Le Goff: Gewiss. Aber sie hatten dort wenig Erfolg, wo starke Könige herrschten, also in Frankreich und England. Der einzige Kaufmann, der im mittelalterlichen Frankreich eine politische Rolle spielte, war Jacques Cœur (1395–1456), aber als man bei Hofe bemerkte, dass ihm sein Profit wichtiger als das Königreich war, setzte man ihn gefangen. Anders in Italien, dort spielten die Kaufleute eine politische Rolle, denken Sie nur an die Dogen. Die Hanse wiederum hatte komplexere Beziehungen zur Macht, genauer gesagt zur Politik in den Städten. Wurden die Kaufleute dort zu stark, dann kam es zu Konflikten, und ihr politischer Einfluss wurde wieder begrenzt.

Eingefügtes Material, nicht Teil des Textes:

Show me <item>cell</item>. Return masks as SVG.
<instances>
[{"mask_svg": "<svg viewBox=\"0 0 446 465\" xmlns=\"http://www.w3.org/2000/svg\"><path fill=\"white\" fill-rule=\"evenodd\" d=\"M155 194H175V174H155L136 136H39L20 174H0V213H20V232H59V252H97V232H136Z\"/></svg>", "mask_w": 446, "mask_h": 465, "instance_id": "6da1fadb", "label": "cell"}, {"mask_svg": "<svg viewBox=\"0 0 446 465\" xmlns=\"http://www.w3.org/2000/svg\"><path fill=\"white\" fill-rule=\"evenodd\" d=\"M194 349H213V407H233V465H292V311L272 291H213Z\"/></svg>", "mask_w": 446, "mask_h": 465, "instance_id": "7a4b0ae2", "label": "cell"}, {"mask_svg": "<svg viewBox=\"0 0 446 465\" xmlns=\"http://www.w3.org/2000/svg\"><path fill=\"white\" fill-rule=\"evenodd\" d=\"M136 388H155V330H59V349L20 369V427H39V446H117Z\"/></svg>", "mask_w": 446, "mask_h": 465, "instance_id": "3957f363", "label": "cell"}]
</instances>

ZEIT Geschichte: Begann im Mittelalter die Globalisierung, wie oft behauptet wird?

Le Goff: Viele sprechen von einem Beginn der Globalisierung im 15. Jahrhundert, aber mich überzeugt das nicht. Man musste da wohl eher das 16. Jahrhundert abwarten, mit der Umseglung Afrikas, um von einer Protoglobalisierung zu sprechen, und die liegt dann schon außerhalb der Periode, die üblicherweise das Mittelalter genannt wird...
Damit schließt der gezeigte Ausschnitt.